Monday, December 13, 2010

Up from Homophobia

I used to be a homophobe. I didn't dislike gays a little; I
disliked them a lot. Growing up in Texas, I didn't know anyone who
admitted to being gay, and I found the whole idea sick and
repulsive.
On top of that, I was politically, religiously, and socially
conservative. So if you'd told me 40 years ago that in 2010, I'd be
in favor of letting gays serve in the military and get married, I'd
have thought you were on some bad acid.
But one day of my junior year in college, I came back from class
to find a note on my desk. It was from my roommate, a friend since
my freshman year, informing me that he was gay.
I was stunned and confused. It had never once crossed my mind
that he wasn't a fellow heterosexual, and I didn't know what to do.
Having a friend who was gay was disturbing enough, but a
roommate?
I discussed it with him. I discussed it with my pastor. I lay
awake nights. I gave it a lot of thought. If I decided not to move
out, would I be able to deal with being in close proximity with a
homosexual? If I broke off the friendship, would I be doing him an
injustice? I faced a dilemma, and I hated it.
In the end, I was forced to conclude, not without apprehension,
that the revelation didn't change anything. We were good friends
before, and we would stay good friends. And 35 years later, we
still are.
I'm telling you this not to impress you with how broad-minded
and tolerant I proved. I was neither. I just had to deal with
reality.
Before, my notions about gays were uninformed. Confronted with
an actual gay person whom I liked, respected and trusted, I was
forced to reexamine my prejudices, and they began to crumble.
What happened to me, of course, has happened to millions of
other Americans. It's easy to be homophobic if you don't know
anyone who is openly gay. But that's true of fewer and fewer
people. As gays have become forthright about their sexual
orientation, the rest of us have had to assess them not as gays,
but as whole human beings.
So I've had gay friends and gay co-workers. I've had lesbian
neighbors. I've had gay and lesbian relatives. When one gay
relative back in Texas had a wedding?in all but the legal sense?my
wife and I attended and found it eerily similar to the straight
version. All these experiences have impressed on me the obvious
fact that homosexuals are not an alien species.
That's in keeping with our broad national experience. In 1985,
only 22 percent of us said they had a friend who was gay. By 2008,
66 percent did. And attitudes have followed. In 1982, only 34
percent of Americans regarded "homosexuality as an acceptable
alternative lifestyle." Today, it's 57 percent.
Familiarity, in this case, doesn't breed contempt. It breeds
acceptance.
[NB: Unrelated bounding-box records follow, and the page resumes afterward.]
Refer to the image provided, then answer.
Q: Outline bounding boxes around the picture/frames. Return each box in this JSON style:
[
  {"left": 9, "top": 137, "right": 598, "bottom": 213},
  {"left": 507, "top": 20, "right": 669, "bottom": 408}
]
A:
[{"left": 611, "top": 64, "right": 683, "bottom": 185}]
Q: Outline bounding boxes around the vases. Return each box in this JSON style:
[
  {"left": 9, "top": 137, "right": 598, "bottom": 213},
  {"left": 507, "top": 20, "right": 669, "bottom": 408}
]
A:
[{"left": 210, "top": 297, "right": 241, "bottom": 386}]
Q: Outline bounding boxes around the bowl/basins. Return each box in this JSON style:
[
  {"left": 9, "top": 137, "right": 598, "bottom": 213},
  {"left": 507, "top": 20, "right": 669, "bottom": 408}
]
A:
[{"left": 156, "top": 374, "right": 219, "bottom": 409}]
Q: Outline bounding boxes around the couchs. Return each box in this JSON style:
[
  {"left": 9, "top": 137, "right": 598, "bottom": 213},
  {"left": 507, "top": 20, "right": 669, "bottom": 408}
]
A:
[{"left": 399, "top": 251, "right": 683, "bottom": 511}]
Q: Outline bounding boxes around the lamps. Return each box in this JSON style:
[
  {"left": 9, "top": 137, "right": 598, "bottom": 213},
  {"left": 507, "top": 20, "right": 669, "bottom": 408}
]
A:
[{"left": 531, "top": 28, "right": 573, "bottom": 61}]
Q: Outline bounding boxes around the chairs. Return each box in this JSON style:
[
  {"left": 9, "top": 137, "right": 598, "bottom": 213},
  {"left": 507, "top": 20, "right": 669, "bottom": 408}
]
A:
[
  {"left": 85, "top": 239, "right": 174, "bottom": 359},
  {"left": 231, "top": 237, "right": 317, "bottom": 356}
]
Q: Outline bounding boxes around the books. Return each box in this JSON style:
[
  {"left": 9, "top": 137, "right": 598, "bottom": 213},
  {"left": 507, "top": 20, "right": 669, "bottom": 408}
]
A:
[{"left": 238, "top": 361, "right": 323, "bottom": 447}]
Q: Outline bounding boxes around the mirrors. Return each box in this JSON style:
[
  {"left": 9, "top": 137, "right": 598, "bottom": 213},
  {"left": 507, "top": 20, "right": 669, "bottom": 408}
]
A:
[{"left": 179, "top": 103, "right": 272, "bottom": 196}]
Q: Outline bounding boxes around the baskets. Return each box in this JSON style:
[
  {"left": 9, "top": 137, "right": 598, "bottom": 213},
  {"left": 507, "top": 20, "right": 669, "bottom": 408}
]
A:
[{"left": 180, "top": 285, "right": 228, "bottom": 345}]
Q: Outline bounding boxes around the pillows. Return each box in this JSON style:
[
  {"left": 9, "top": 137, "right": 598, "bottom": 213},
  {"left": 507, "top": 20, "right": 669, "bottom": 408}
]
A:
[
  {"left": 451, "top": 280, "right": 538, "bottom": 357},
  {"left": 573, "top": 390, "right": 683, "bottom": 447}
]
Heterosexuals have always lived and worked with gays,
but without knowing it. Once they find out, most learn they have
more similarities than differences.
If the military's ban on open gays is repealed, a lot of people
in uniform will soon come to the same realization. Many already
have. The Pentagon's new report on "don't ask, don't tell" says
that when it surveyed military personnel, two out of three said
they've served alongside colleagues they believed to be gay.
Such experiences make a huge difference. In Army combat units,
48 percent of those responding said repeal of the ban would have a
negative impact, and in Marine combat units, 58 percent agreed.
But among those who have served with someone they believe to be
gay, 92 percent of service members found no negative effects on
unit performance. Nine out of 10 of those in Army combat units, as
well as 84 percent of those in Marine combat units, said the same
thing.
Like any big change, the repeal will have its awkward moments,
and it will take some adjustment. But in the end, it will turn out
to be no big deal.
As one "special operations warfighter" quoted in the report
said, "We have a gay guy. He's big, he's mean, and he kills lots of
bad guys. No one cared that he was gay." I know the feeling.